→ **Tasks to complete**:
a) Answer these questions about the piece on James Cobb Burke, one line each:
(i) What fellowship did Faiza Khan receive in 2025?
(ii) Which university did Burke attend?
(iii) Where can the photographs from Burke's 1954 visit to Dacca be viewed?
b) Summarize the piece on James Cobb Burke in two sentences.
c) Carry the piece on James Cobb Burke forward, beginning right after its final sentence.

→ **Page extract**:
━━━━
James Cobb Burke: An American Photojournalist in South Asia

Faiza Khan is a graduate student in the Art History department at Binghamton University whose focus lays in the history of modern architecture in South Asia as well as the intersections of Eastern and Western material cultures. Faiza received the 2025 Rose Library Fellowship for Southern History & Culture.

James Burke’s Notebook for Trip to East Pakistan in 1954, James Cobb Burke Papers, Box 30, Folder “India Notebooks 1950-56 I”.

My time in the Stuart Rose library at Emory University allowed me to examine an extensive collection of papers belonging to the Time-Life news correspondent James Cobb Burke, he was also an Emory University alumnus. While Burke is mainly known for his photojournalism at Time-Life, he also wrote many articles for the publication.[1] My research focuses on modern architectural history in South Asia, therefore the opportunity to look through Burke’s photographs and correspondence from his tenure in this region impacts my work greatly.

Burke covered 2,000,000 square miles of Asia including India, Pakistan, Bangladesh, Ceylon (now Sri Lanka) and Vietnam.[2] Of particular importance to my project was Burke’s 1954 trip to Dacca, East Pakistan (now Dhaka, Bangladesh). Photographs from this visit are available for viewing via Time-Life’s archive on Google Arts and Culture. However, no metadata or additional information is given regarding these images. Additionally, from some preliminary research I have done it seems that these photographs have not been published in any issues of Time or Life magazine. This void in information creates a mysterious nature surrounding these pictures.
━━━━
→ **Data excerpt**:
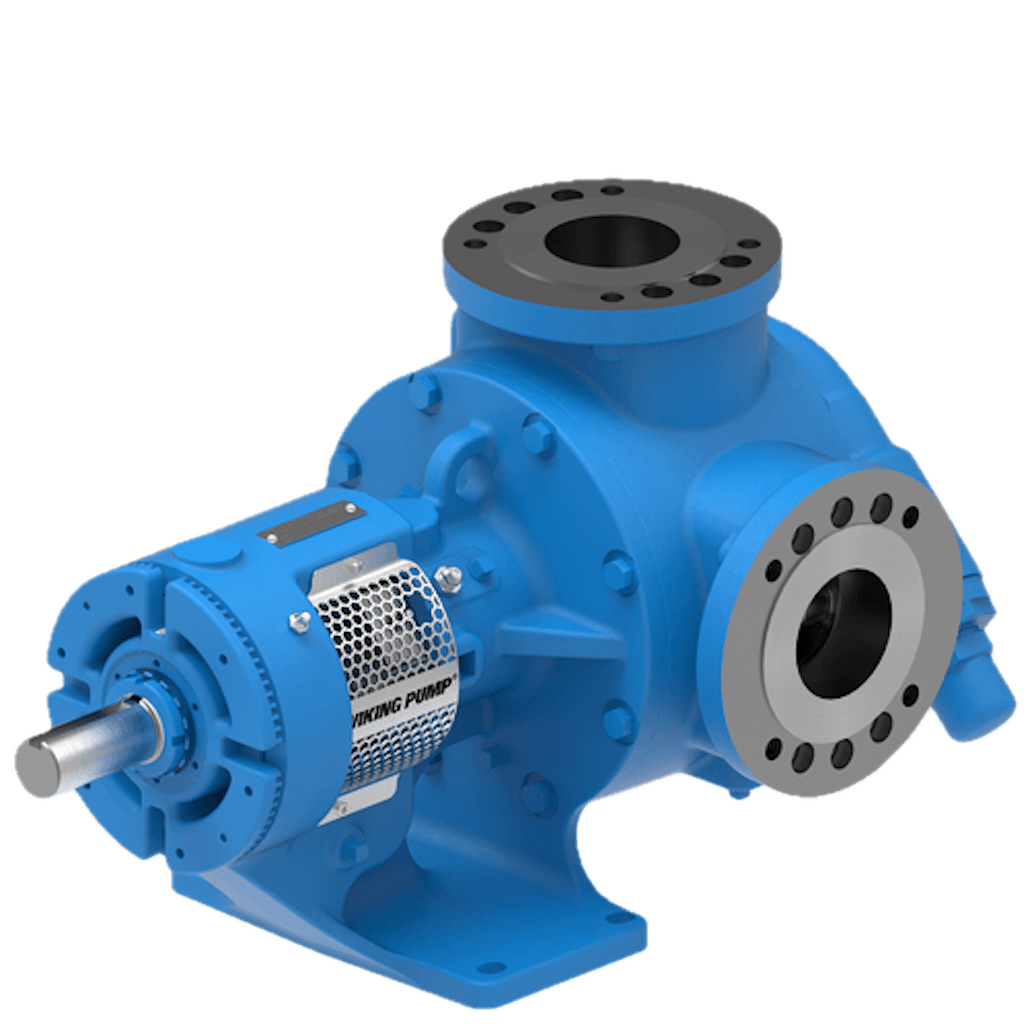 Viking Pump Modular with ProPort Casing and U-Plus Bracket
━━━━
→ **Answers to the exercise**:
a)
(i) The 2025 Rose Library Fellowship for Southern History & Culture.
(ii) Emory University.
(iii) Through Time-Life's archive on Google Arts and Culture.

b) At the Stuart Rose Library at Emory University, Faiza Khan examined the papers of Time-Life correspondent James Cobb Burke, whose photographs and correspondence from South Asia bear directly on her research into modern architectural history in that region. His 1954 trip to Dacca, East Pakistan, matters most to her project, but the photographs from that visit, viewable through Time-Life's archive on Google Arts and Culture, come with no metadata and appear never to have been published in Time or Life.

c)
James Cobb Burke papers

In Burke’s archive I managed to find a small notebook he kept from this excursion and some contact sheets with images found in the Google Arts and Culture archive. The contact sheets show frames from a roll of film in print. Burke labeled the backs of these prints with their corresponding roll numbers and documented in his notebook what these rolls captured. The small journal also holds questions Burke planned to ask, contact information for various figures he planned to visit, sites on his itinerary he would photograph, and some comments regarding the sociopolitical atmosphere and landscape of Dacca.

This information is integral to my project in that I have a particular interest in the role Muslim businessmen and business networks played in the early development of the city of Dacca. Burke toured and photographed the Adamjee Jute Mills, its workers, and owner who was a South Asian Muslim with some roots in Calcutta, West Bengal in India. Another key business appearing in this collection of photos is the Gulistan Cinema Hall which was commissioned by the film distributor and Muslim businessman Fazal Dossani.[3] The cinema was designed by Yahya Merchant, an architect from Bombay who was also Muslim.[4]

James Cobb Burke papers

Historically there has been an assumption that most of the high-profile businessmen of colonial India were either Hindu or Parsi and that Muslims largely were far behind.[5] However, the emergence of a self-supporting economic enterprise in post partition Pakistan strongly suggests that Muslims did indeed occupy an important place in industry and trade during late colonial India.[6] These businessmen related to Burke’s photographs in Dacca come from families with a long history of having been in business during the colonial and post-colonial eras of the Indian subcontinent. The story of these families’ migrations and their impact on the built environment is an intricately webbed history that I am trying to unfold.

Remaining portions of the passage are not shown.